Ban Fossil Fuels

It’s the simple solution to climate change – and quite a lot else besides

By George Monbiot. Published in the Guardian 9th November 2000

If you want to know whether fuel in Britain is too expensive or too cheap, just look at how it’s used. One superstore chain lands its fish at Aberdeen and trucks it down to Cornwall to be smoked. Another buys vegetables in Worcestershire, then drives them first to Hereford, then Dyfed, then Manchester before trucking them back to Worcestershire to be sold. Onions are shipped in from Argentina, potatoes from Australia. Every day, aeroplanes, whose fuel, being wholly untaxed, costs only 17 pence a litre, bring lettuces from Kenya and Zimbabwe.

Truckers in Britain are in trouble not because diesel prices are too high, but because their own trade associations, being partly controlled by the superstores, have demanded that the government allow ever heavier lorries onto the roads. This means that fewer vehicles are needed to shift the same amount of goods (though they have to travel further), with the result that the sector is now suffering from overcapacity. Their customers are, therefore, able to nail the truckers to the floor.

It is a source of enduring mystery to me that farmers, like lorry drivers, are calling for cheaper, rather than more expensive, fuel. Cheap fuel has destroyed British farming. It has allowed produce from the other side of the world to outcompete our own. Within Britain, it enables superstores to centralise their distribution networks, playing farmers off against each other until they find the lowest national prices for the products they want to buy. The concessions Gordon Brown made yesterday will harm the very people who demanded them.

By a marvellous stroke of irony, the deadline for government action the truckers and farmers have set (this Monday) is also the day on which the global climate talks open in the Hague. Their purpose is to encourage countries to ratify the Kyoto Protocol on reducing carbon emissions. Governments will be able to meet their targets only if they keep fuel prices high.

Prospects for the climate treaty look, if George Bush has indeed won the US presidency, less than promising. Mr Bush, who was suckled on oil, will block its implementation by any means possible. Even if it were to be enforced, however, the cuts it demands are just a fraction of those required to prevent the proliferation of such freak weather events as those we have suffered over the past two weeks. If governments are to make any appreciable difference to their impact on the world’s weather, in other words, they will have to go it alone.

But what on earth could we do? It’s simple. All that needs to be done to bring our contribution to climate change to an end is for the government to announce that in five years’ time the burning of fossil fuel in the United Kingdom will be illegal.

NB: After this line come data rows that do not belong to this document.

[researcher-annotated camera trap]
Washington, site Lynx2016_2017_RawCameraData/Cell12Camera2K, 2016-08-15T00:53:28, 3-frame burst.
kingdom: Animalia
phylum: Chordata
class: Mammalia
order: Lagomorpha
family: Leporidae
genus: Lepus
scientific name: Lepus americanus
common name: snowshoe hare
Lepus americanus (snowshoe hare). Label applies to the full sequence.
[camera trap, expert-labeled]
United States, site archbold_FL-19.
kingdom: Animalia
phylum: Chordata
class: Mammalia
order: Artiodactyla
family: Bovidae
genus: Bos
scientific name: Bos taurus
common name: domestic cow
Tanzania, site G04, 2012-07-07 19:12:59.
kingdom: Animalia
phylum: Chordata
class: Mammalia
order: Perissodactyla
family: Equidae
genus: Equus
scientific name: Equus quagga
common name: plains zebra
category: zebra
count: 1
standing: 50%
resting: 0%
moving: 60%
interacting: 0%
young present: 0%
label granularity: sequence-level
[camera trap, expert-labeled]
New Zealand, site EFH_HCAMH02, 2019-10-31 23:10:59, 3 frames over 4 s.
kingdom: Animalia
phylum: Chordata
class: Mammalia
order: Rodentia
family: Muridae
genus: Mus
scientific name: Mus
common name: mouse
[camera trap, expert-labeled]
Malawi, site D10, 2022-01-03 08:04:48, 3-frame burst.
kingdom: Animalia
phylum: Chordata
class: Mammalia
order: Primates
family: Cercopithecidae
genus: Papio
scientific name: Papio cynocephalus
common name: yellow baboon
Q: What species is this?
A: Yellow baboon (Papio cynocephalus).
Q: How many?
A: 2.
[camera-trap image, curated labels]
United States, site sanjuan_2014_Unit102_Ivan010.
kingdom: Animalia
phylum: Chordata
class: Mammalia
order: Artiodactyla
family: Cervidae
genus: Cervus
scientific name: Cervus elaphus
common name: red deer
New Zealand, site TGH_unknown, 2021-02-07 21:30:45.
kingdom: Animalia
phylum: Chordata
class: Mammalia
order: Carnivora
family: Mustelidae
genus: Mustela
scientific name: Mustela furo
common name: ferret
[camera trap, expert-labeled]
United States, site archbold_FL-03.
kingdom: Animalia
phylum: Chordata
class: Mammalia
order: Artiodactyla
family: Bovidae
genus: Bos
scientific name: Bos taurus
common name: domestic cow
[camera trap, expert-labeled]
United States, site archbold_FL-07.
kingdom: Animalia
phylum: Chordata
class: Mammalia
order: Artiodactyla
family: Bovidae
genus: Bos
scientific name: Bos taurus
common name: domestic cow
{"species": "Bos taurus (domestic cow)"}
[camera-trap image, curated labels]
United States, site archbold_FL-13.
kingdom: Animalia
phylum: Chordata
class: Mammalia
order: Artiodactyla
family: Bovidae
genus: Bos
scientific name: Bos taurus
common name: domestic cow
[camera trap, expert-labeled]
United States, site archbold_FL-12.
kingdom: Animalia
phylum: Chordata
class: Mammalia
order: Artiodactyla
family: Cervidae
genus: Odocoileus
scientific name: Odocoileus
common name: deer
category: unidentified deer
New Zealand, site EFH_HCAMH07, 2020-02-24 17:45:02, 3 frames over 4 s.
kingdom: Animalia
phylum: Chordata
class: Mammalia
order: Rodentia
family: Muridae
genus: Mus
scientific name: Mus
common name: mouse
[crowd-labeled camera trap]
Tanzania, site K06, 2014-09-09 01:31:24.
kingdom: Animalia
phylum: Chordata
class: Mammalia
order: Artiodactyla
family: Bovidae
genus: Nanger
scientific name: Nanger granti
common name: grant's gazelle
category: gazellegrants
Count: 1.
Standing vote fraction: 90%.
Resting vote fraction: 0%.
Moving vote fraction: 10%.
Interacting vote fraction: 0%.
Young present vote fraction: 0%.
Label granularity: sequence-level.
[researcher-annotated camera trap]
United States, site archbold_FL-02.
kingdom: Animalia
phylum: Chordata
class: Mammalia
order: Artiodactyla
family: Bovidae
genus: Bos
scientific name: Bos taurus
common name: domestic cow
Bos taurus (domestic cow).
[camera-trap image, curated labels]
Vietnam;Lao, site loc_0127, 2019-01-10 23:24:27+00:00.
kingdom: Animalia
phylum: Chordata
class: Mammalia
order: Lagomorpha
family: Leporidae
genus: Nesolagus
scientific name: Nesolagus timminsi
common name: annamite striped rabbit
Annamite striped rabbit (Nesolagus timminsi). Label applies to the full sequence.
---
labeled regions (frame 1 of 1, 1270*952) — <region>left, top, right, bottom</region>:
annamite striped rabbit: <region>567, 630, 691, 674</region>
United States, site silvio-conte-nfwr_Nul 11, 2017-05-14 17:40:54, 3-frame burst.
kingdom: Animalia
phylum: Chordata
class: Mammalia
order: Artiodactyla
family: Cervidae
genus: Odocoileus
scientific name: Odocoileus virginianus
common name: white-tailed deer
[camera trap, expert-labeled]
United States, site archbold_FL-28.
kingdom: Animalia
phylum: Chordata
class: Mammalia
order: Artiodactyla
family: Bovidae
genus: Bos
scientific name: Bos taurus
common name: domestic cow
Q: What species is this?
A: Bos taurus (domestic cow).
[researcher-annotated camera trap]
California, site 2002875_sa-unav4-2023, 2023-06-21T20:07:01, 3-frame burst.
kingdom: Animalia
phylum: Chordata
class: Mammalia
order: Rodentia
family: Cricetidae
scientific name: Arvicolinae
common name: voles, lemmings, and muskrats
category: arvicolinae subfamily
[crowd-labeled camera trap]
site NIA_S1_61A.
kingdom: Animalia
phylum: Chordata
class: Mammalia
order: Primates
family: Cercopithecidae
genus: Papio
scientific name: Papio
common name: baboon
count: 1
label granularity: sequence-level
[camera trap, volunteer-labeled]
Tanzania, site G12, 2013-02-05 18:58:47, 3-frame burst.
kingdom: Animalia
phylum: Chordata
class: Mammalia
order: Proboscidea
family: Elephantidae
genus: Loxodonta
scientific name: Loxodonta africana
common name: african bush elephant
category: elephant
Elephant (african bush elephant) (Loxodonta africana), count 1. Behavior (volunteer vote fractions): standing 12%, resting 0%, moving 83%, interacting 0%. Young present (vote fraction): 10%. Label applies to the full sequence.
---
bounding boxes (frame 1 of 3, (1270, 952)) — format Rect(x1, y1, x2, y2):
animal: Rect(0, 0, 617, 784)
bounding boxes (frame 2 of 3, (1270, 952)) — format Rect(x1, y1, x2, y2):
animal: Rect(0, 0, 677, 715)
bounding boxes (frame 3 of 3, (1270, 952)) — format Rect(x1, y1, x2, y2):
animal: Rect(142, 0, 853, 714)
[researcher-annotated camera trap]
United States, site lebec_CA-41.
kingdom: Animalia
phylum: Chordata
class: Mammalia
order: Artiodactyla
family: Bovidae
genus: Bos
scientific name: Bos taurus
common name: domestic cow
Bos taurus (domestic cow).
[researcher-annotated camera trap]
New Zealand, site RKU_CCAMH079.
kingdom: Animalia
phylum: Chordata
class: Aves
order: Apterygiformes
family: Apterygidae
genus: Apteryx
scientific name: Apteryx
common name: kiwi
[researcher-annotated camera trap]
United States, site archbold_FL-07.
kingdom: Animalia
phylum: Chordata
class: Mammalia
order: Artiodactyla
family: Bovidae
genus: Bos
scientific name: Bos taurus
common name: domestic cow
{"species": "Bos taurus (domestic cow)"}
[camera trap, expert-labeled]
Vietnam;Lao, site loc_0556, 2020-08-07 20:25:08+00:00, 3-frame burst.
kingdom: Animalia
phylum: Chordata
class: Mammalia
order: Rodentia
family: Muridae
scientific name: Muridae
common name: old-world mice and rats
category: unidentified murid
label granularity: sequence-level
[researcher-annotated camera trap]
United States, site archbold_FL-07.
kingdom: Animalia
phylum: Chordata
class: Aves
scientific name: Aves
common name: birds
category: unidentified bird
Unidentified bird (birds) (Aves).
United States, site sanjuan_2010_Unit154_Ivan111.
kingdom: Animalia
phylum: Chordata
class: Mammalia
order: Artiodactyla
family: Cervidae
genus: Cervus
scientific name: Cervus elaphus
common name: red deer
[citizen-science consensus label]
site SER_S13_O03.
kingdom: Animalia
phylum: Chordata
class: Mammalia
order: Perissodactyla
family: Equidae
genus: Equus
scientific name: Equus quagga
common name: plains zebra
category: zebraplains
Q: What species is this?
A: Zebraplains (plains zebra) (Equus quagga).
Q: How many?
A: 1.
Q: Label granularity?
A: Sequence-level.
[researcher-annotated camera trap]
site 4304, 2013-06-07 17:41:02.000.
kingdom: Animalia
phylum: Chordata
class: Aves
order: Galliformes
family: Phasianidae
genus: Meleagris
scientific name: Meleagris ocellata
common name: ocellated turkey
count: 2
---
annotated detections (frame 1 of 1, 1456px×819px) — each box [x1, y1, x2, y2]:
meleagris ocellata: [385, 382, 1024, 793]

This is the point at which all those kind souls who write every week to express their tender concern for my sanity conclude that I have finally taken leave of my senses. The entire economy is built on the combustion of fossil fuels. To ban them would surely be to bring the country to its knees. I suggest it would do precisely the opposite.

The task is certainly more achievable than it might at first appear. In 1941, the entire US economy was turned around in a matter of months, as civil manufacture was switched to military production. As Jack Doyle’s new book The Autocrats documents, General Motors designed, tested, and started mass producing an amphibious truck in 90 days from a standing start. Ford was soon turning out a precision bomber every 63 minutes. This transformation was attended, of course, by a massive boost in economic activity and employment. And all this was 60 years ago, before the age of “flexibility” and “just-in-time production”.

Northern Europe, according to a new report commissioned by Greenpeace, could meet three times its total energy needs simply by exploiting offshore wind. Every terraced house could produce more energy than it consumes by covering its roof with solar panels. And many of us could cut our consumption in half by replacing our clapped-out fridges and rattling windows and insulating our lofts.

As the most accessible reserves are depleted, the price of oil will continue to rise. The countries which control it will be able to hold their clients to ransom. Were Britain to announce a ban on fossil fuels today, then in five years’ time ours would be the advanced economy, while America, governed as ever by oil, will still be locked in the fossil era. As an oil sheikh once remarked, the Stone Age did not come to an end through a shortage of stone. Why should we wait for the oil to run out before abandoning the Fossil Age?